Document passage:
-*-*-
Californication is a television series created for Showtime by Tom Kapinos and starring David Duchovny as Hank Moody, a famous writer trying to juggle his career, his relationship with his daughter and his ex-girlfriend, as well as his appetite for sex.

Series overview

Episodes

Season 1 (2007)
The first season of Californication premiered August 13, 2007 and ended October 29, 2007. The season follows Hank Moody and the other main characters in the months leading up to the marriage of Hank's ex-girlfriend Karen and Bill, a Los Angeles publisher. Hank is wallowing deep in self-loathing following the release of A Crazy Little Thing Called Love, which he perceives as a sub-par yet popular movie adaptation to his most recent novel, God Hates Us All.

After picking up a younger woman in a bookstore, Hank finds out that she is actually Bill's 16-year-old daughter, Mia. Hank spends most of his time drinking and not writing. Meanwhile, Mia continues to haunt Hank during his visits to his family, using the threat of exposing his statutory rape of her to steal stories for her creative writing class. The death of his father triggers an alcohol fuelled binge and an eventual sexual encounter with Karen.
-*-*-
The data:
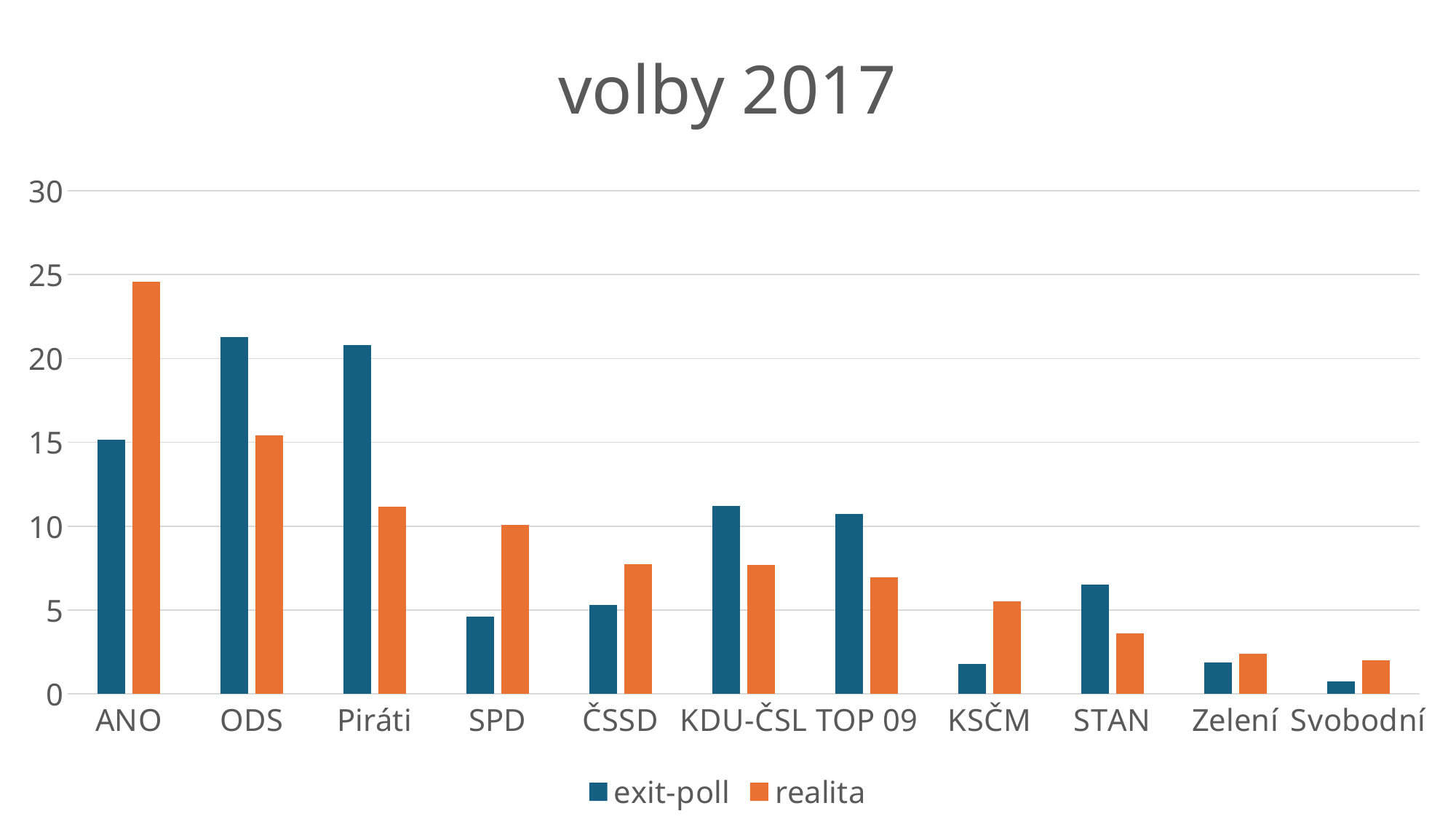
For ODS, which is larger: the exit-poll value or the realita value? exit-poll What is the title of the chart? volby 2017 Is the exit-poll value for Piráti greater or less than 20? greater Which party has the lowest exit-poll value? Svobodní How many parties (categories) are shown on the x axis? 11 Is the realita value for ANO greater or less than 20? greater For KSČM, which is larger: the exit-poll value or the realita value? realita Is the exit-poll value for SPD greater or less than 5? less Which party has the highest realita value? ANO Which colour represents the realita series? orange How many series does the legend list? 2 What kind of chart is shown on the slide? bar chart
-*-*-
Problem statement:
Pick up the Californication episode guide after its final sentence and continue it.

Output:
After his father's funeral, Hank stays in New York to finish a manuscript for a new novella. When Hank returns to LA, the original copy is lost when he is carjacked. Mia has retained her own copy, and tries to pass the work off as her own. At her father's wedding she has to deny that the book is about her having sex with Hank. On Karen and Bill's wedding day, Hank chooses to accept Karen's choice, but as he leaves the reception with Becca, Karen runs out and jumps into the car, riding off into a new life together.

Season 2 (2008)
Californication's second season premiered September 28, 2008 and ended December 14, 2008. The newly reunited couple of Hank and Karen seem to be working, their house is on the market, and Becca seems happy again. Hank gets a vasectomy and attends a party thrown by Sonja, whom he'd been with in the first season. A mistake and a fight with an obnoxious police officer lands Hank in jail, where he meets world-famous record producer Lew Ashby, who commissions Hank to write his biography.

After too much office masturbation costs him his job, Charlie decides to go into the porn industry. He becomes the agent/paternal-figure of porn star Daisy and finances her movie, "Vaginatown". Marcy goes into rehab for her cocaine addiction and Charlie starts an affair with Daisy. Hank proposes to Karen on the night that they discover that Hank could be the father of Sonja's child. When Karen says no, Hank decides that they can no longer be together.

Hank moves in with Ashby, who starts a romance with Mia. Becca finds a boyfriend named Damien. Mia's book becomes a hit and Ashby holds a party in its honor, where Damien cheats on Becca and Charlie decides to divorce Marcy to get together with Daisy. After the party Hank goes looking for Lew when his "one-that-got-away" girlfriend arrives, but Ashby dies of an overdose of heroin he had mistaken for cocaine.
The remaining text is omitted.